• TO-DO LIST:
a: Please set down the part of the SDB sizing thread that runs from "I’m working with" up to and including "Re: Sizing an SDB instance?".
b: Answer these questions from the SDB sizing thread:
(i) How many triples does the writer plan to store at the start?
(ii) How much SSD storage does the writer expect to be more than enough?
(iii) Which product does the reply ask whether the writer plans to purchase?

• TEXT EXCERPT:
>>>

Sizing an SDB instance?

HI all,

I’m working with a vendor to purchase a taxonomy mgmt tool.  The vendor uses SDB and we’ll need to setup a database with sufficient cpu/ram to support the tool.  The vendor, perhaps surprisingly, doesn’t have any data that can help me with sizing the DB.  I’m planning on storing 50m triples off the bat.  About 1/3 of the properties will be data types but generally shorter than 256 characters.

My hunch is:


  *   This is a relatively small amount of data from a disk perspective – 256GB of SSD would be more than enough
  *   CPU wise a standard 2 proc 4 core machine would be more than enough

Thoughts?  Is there a better way of getting these questions answered?

Thanks!
-Adam

Re: Sizing an SDB instance?

Posted by Håvard Mikkelsen Ottestad <ha...@acando.no>.
Any chance you are planning to purchase Topbraid EVN?

<<<

• SUPPLIED MATERIAL:
>>>

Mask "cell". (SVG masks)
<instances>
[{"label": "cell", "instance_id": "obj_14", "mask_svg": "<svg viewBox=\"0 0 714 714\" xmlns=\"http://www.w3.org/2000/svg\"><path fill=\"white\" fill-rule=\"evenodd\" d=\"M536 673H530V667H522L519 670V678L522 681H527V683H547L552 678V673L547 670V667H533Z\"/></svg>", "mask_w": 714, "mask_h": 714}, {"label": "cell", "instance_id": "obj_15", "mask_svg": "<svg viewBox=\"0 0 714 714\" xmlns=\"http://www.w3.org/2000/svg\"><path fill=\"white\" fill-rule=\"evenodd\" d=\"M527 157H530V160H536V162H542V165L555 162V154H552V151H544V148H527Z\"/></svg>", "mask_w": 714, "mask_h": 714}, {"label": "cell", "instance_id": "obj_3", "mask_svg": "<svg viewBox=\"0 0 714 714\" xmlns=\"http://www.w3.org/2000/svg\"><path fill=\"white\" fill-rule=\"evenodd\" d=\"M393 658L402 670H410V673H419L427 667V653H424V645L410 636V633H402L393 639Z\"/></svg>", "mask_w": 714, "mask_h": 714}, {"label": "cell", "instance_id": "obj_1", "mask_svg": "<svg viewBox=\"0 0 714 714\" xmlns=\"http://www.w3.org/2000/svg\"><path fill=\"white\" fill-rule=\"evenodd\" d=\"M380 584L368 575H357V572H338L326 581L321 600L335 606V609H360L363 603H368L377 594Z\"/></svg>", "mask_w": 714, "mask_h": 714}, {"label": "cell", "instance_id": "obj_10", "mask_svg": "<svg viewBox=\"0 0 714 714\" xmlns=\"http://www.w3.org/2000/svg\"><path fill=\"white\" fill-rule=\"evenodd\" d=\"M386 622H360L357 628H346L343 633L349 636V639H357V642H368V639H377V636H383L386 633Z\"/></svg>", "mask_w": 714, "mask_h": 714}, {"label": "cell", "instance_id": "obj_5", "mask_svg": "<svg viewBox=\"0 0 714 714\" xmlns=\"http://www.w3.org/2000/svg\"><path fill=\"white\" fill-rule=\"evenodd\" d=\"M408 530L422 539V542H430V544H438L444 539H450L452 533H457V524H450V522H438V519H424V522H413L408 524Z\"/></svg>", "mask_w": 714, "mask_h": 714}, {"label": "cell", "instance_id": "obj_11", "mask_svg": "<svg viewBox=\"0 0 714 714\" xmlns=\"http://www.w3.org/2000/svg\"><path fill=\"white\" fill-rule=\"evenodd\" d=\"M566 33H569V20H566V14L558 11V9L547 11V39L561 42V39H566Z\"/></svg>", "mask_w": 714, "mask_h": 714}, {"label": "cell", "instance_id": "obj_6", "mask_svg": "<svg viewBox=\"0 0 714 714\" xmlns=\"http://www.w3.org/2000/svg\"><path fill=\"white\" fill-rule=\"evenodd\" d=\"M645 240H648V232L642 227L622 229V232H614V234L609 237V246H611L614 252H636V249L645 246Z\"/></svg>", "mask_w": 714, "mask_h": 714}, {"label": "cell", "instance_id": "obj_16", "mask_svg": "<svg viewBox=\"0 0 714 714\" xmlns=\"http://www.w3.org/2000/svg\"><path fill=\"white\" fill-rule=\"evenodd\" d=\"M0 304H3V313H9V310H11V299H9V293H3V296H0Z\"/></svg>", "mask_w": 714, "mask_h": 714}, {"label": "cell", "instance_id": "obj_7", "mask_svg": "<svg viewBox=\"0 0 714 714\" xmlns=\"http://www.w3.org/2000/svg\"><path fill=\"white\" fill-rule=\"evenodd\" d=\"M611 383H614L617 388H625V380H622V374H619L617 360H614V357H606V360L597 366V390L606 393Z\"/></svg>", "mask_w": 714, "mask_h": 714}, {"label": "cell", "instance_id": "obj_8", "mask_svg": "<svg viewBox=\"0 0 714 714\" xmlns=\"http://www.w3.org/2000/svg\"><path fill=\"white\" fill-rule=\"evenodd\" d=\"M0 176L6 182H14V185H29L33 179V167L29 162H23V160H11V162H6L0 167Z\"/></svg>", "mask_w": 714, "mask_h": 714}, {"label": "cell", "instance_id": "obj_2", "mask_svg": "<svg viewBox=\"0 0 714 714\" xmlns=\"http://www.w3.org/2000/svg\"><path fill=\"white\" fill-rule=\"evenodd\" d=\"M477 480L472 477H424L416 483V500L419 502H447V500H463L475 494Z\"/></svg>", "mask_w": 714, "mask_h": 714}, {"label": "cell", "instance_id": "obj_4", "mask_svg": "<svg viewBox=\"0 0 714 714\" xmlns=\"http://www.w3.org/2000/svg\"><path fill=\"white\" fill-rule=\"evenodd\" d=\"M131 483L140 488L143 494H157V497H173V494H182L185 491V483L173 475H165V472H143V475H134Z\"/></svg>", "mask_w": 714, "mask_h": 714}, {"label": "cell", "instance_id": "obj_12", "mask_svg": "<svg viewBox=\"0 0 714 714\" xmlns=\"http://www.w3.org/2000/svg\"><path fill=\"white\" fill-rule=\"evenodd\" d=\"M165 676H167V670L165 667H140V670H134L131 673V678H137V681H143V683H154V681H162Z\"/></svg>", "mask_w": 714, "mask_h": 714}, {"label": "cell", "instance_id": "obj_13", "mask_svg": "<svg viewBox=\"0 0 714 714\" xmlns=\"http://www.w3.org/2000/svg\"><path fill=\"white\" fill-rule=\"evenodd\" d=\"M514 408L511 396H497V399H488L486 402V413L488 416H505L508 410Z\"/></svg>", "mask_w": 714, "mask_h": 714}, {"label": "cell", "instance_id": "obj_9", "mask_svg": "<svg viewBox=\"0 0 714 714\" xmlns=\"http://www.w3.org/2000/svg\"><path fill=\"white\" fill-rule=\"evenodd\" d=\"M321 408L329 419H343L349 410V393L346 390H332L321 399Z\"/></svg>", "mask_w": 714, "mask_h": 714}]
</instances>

<<<

• SOLUTIONS TO THE PROBLEMS:
a:
I’m working with a vendor to purchase a taxonomy mgmt tool.  The vendor uses SDB and we’ll need to setup a database with sufficient cpu/ram to support the tool.  The vendor, perhaps surprisingly, doesn’t have any data that can help me with sizing the DB.  I’m planning on storing 50m triples off the bat.  About 1/3 of the properties will be data types but generally shorter than 256 characters.

My hunch is:


  *   This is a relatively small amount of data from a disk perspective – 256GB of SSD would be more than enough
  *   CPU wise a standard 2 proc 4 core machine would be more than enough

Thoughts?  Is there a better way of getting these questions answered?

Thanks!
-Adam

Re: Sizing an SDB instance?

b:
(i) 50m triples
(ii) 256GB
(iii) Topbraid EVN